When the Berlin Wall fell on November 9, 1989, techno raves, initially a Detroit staple, began popping up everywhere in Berlin, both East and West. Free from communist oppression, people were able to express themselves in whatever way they felt. Techno music was the prevailing genre. Where before there was no dance culture, the previously-disenfranchised Berliners began creating and cultivating it.

While there could be a distinction drawn between the two styles (the influence of Italo-disco, soul etc. in Detroit versus the more industrial sound of Berlin), there is more that unites them than differentiates them.

Techno music is renowned for prominent, fast-paced drum beats and synthesizer-created sounds. Machines were once again playing a prominent role in both Berlin and Detroit but this time it was electronic music equipment such as Roland drum machines and synthesizers. Loud, fast-paced, almost mechanical-sounding but ultimately energetic, it was the perfect soundtrack for post-industrial cities trying to free themselves from the shackles of oppression, be they economical, political or both. Techno music had the dual purpose of echoing the current bleak physical and mental landscape whilst showing that a brighter future could lay ahead.

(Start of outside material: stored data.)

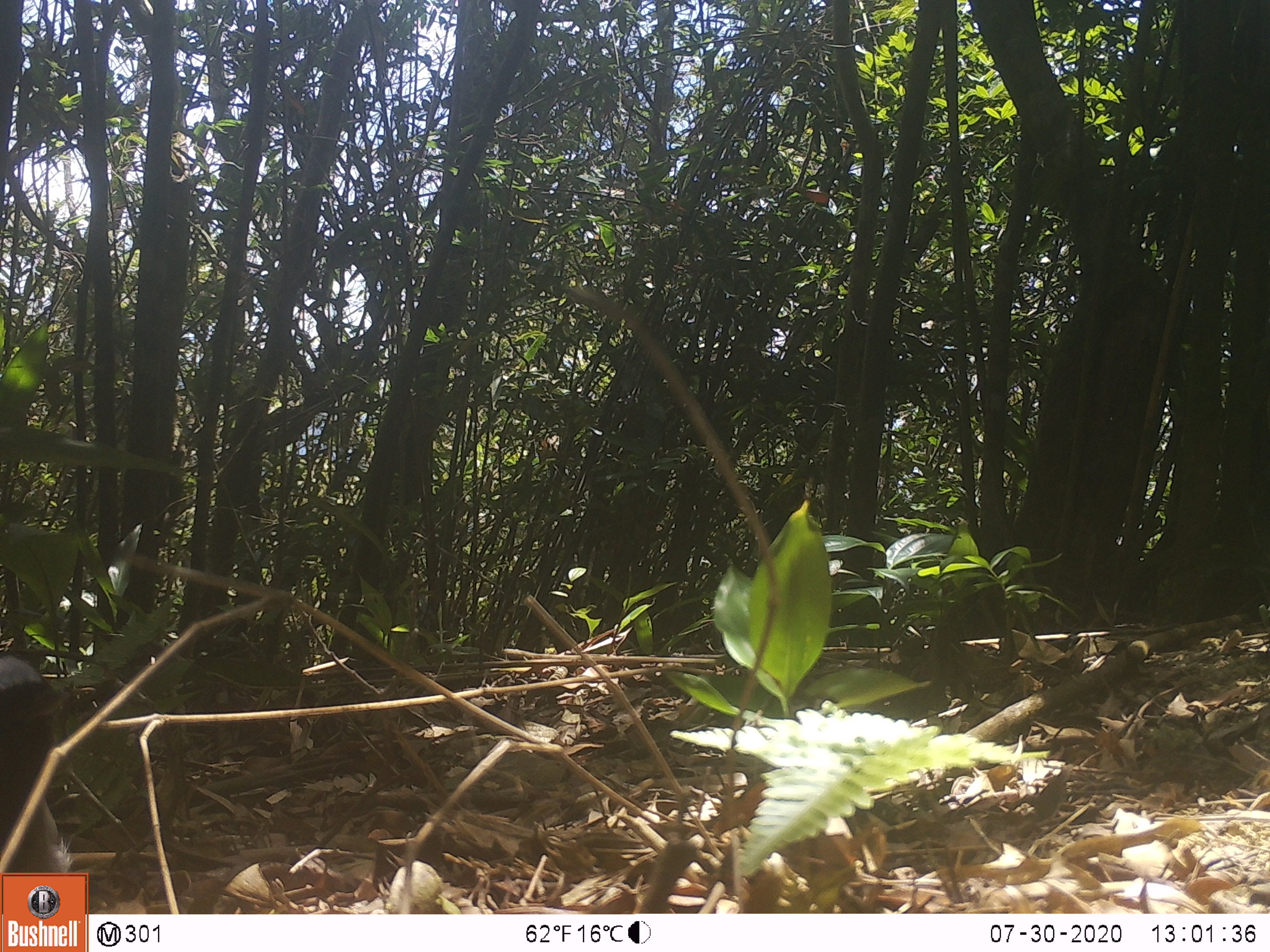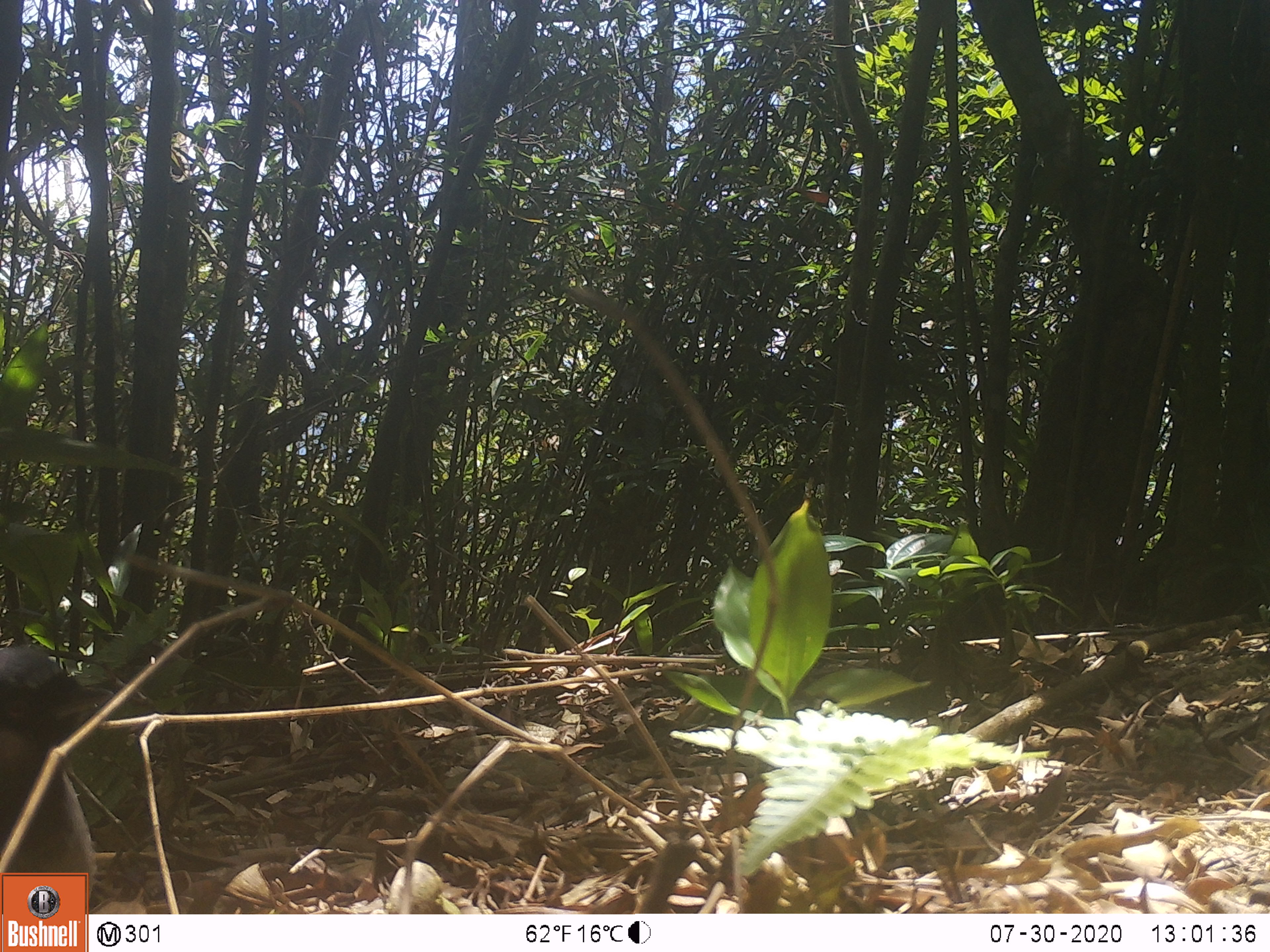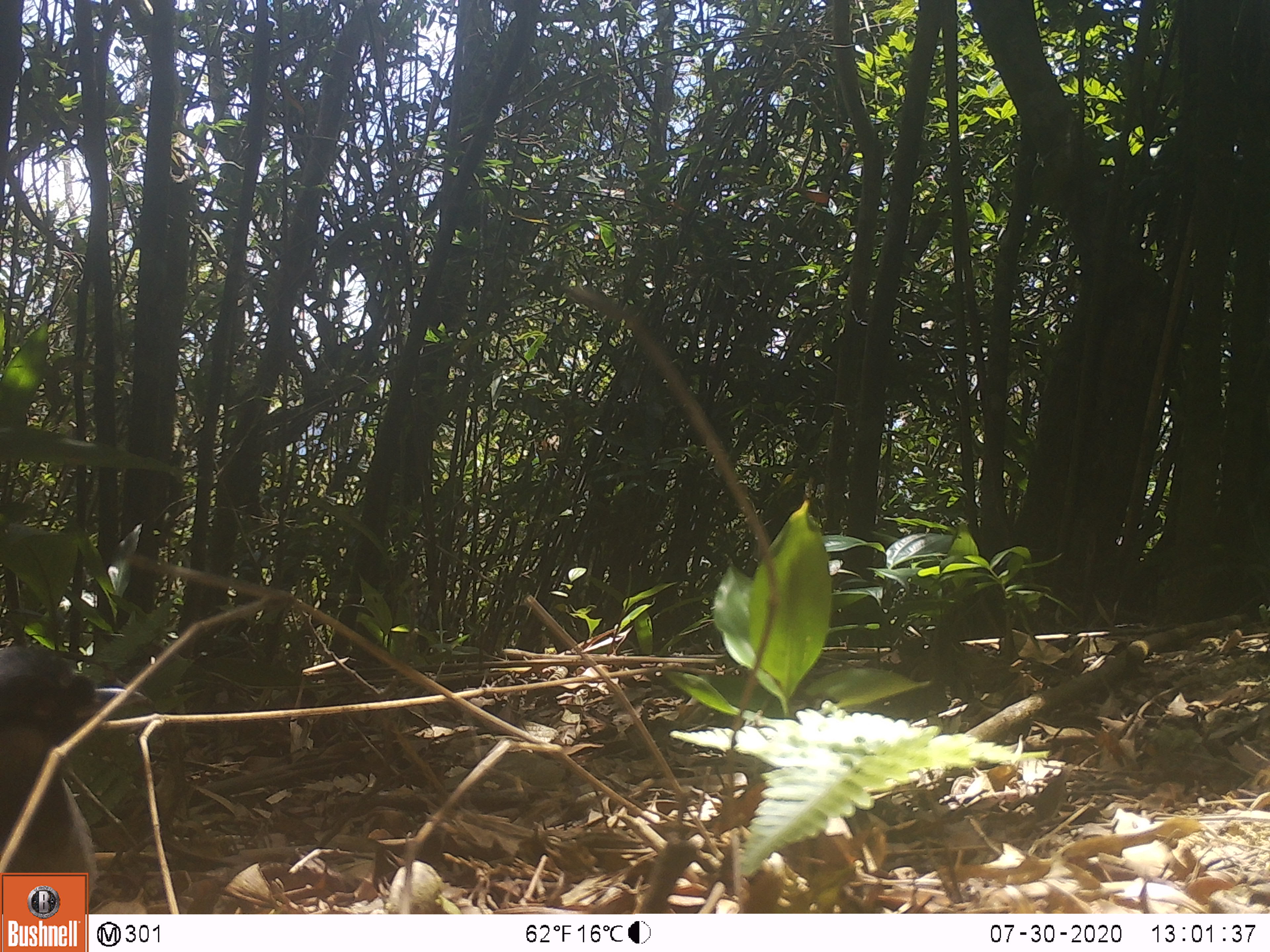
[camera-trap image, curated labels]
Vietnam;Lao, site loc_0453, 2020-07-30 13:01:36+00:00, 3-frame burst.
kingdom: Animalia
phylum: Chordata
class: Aves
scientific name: Aves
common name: bird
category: unidentified bird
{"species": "unidentified bird (bird) (Aves)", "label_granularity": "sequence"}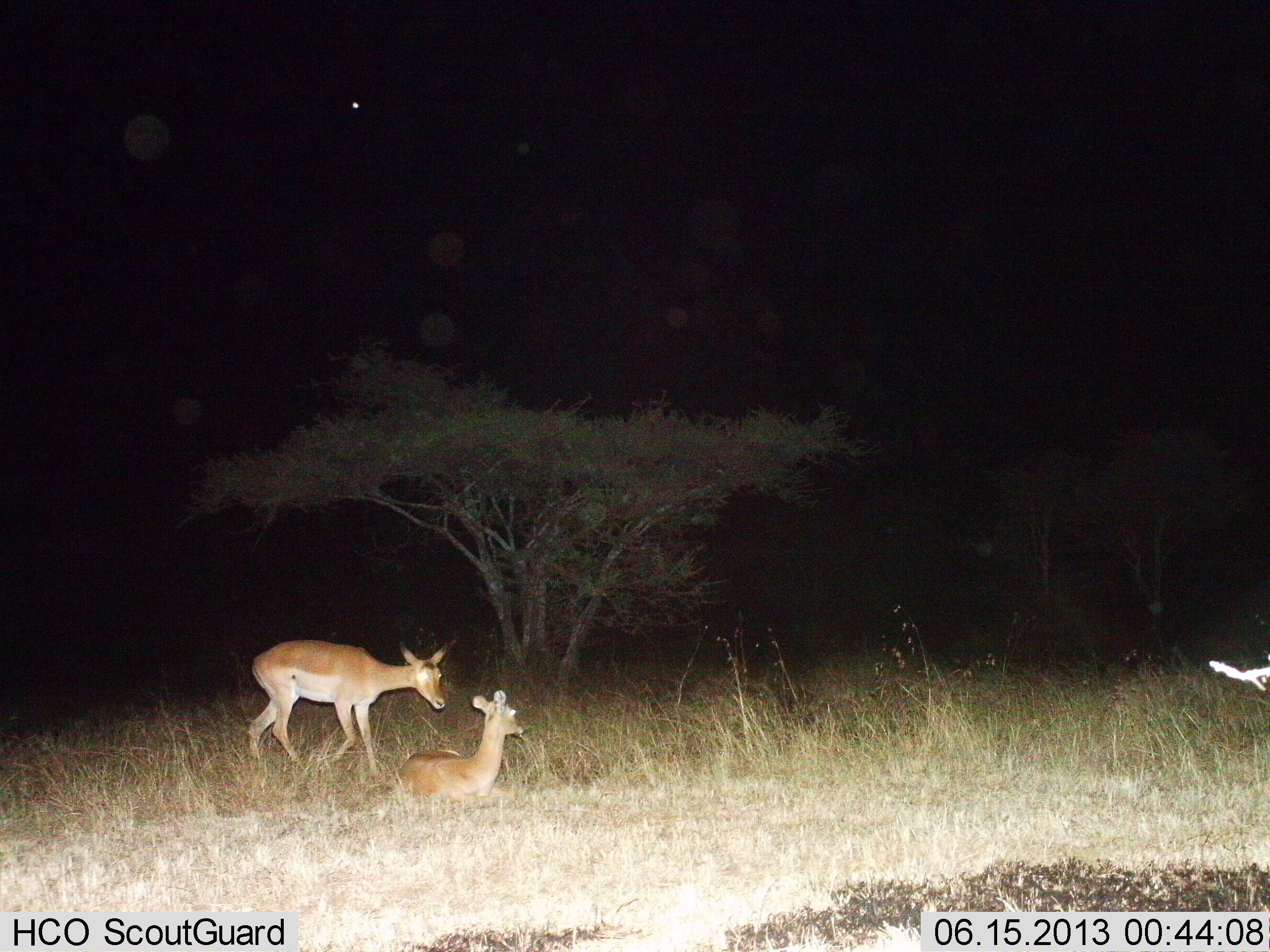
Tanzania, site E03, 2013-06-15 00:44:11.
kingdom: Animalia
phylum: Chordata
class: Mammalia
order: Artiodactyla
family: Bovidae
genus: Aepyceros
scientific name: Aepyceros melampus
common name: impala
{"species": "impala (Aepyceros melampus)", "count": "2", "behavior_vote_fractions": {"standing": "42%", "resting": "92%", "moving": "42%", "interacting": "0%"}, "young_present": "8%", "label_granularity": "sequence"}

This scene, at its heart, was always underground. On the fringes of dance music, the law and even society itself. This is why, when cities felt abandoned and cut adrift, the techno scene flourished. Just as the hedgehogs and tenrecs adapt and evolve, similarly yet independently, in the face of trying to survive in a harsh environment, techno did the very same.

Like the parallel development of these small mammals, the evolutionary mantra for Detroit and Berlin’s techno denizens was always clear, ‘Adapt; Survive; Thrive’. And that they have.